Earlier today I was asked “what is ISA Server?” – the person who asked me was completely non-technical and therefore I held off from answering “Internet Security and Acceleration Server – it’s an Application Layer Firewall with integrated Cache” as this would have made absolutely no sense.
I thought for a moment and came up with the following analogy – your constructive feedback is appreciated. If you have anaologies for other complex subjects I’d love to hear them.
Supermarkets in the UK rely upon distribution centres to store and make products available to stores. Typically there are a small number of distribution centres – each are huge. To keep things simple let’s assume that there’s a single distribution centre which holds all products required by the stores.
Goods (products) are loaded onto lorries (trucks) at the distribution centre and driven to stores where they are sold to the general public.
The distribution centre takes the form of a huge warehouse with in excess of twenty bays each of which can accommodate the rear end of a lorry. For loading purposes each lorry reverses into the bay.
This is not the case in reality but imagine that each bay held a single type of product and therefore each lorry would have to visit several bays to requisition the required combination of products.
Let’s say for example that bay twenty five held all of the stationary products. Imagine if the people loading the goods blindly filled the lorry with boxes of goods without reading the labels. If an alternative product was accidentally placed in the stationary bay then it would be loaded onto the lorry.
Now let’s think about how email works at a very simplistic level in terms of network traffic with respect to ISA.
Internet Security and Acceleration Server is a piece of software that can be loaded onto Windows Server. ISA is placed at the juncture of two or more networks. ISA’s firewall featureset enables the administrator to define and enforce rules specifying what network traffic can flow from one interface (network) to another. By default email will be transmitted from the client (perhaps Microsoft Outlook running on Windows) to the server (perhaps Microsoft Exchange Server). Server computers typically host multiple services each of which is assigned a unique port number – much like our distribution centre has bays. By default email is delivered to port 25 – just like stationary goes to bay 25.
ISA’s Application Layer Firewall featureset enables the administrator to define and enforce policy to allow requests from Microsoft Outlook on the client computer(s) to reach the Microsoft Exchange Server – without additional configuration ISA will deny ALL other traffic. This is like automatically opening EVERY box to check that it contains stationary BEFORE loading it onto the lorry.
A common form of network based attack is to rely upon the fact that the majority of firewalls DO NOT INSPECT the payload and therefore ALLOW traffic that is addressed to the Email Server (such as Exchange Server) THOUGH THEY include attack traffic rather than pure email.
ISA can be used to securely publish (make visible) many kinds of application including web traffic (Internet Information Server) and many kinds of Email including Outlook Web Access, full Outlook client and Exchange Server to Exchange Server.
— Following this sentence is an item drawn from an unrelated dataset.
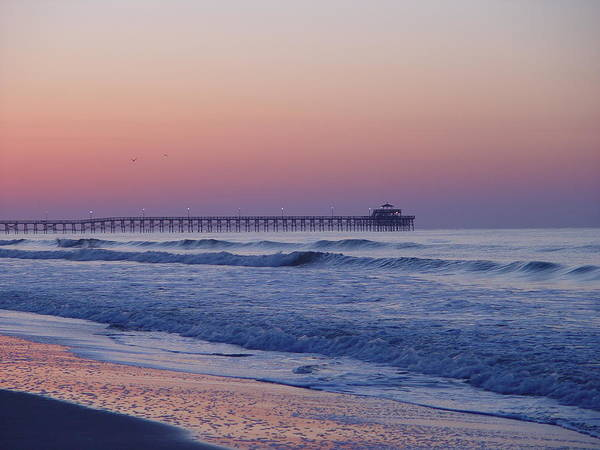 Photograph - First Pier by Ree Reid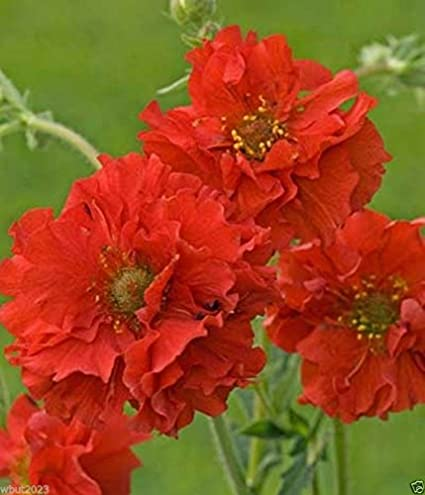 Amazon geum seeds avens aka mrs bradshaw 100 seeds bright geum seeds avens aka mrs bradshaw 100 seeds bright red perennial flowers mightylinksfo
CACHING simply means that ISA can be configured to keep a copy network traffic such that repeat requests are served from ISA and therefore the response is likely to be quicker and your bandwidth requirements are likely to be lower.
An example of ISA caching in action is as follows:
ISA is configured to cache HTTP (web) traffic from head office to your branch office. A memo is posted to a web site at head office and all staff are instructed to read the memo. ISA will retrieve the memo (from head office) when the first person attempts to read it. Subsequent requests from other staff will be served by the ISA Server’s cache.
Addendum: ISA Server software can be installed onto a multi-purpose computer OR it can be purchased as an “appliance” – an ISA appliance looks like a hardware device though it’s actually a custom built server containing a cut down version of Windows Server with ISA pre-installed.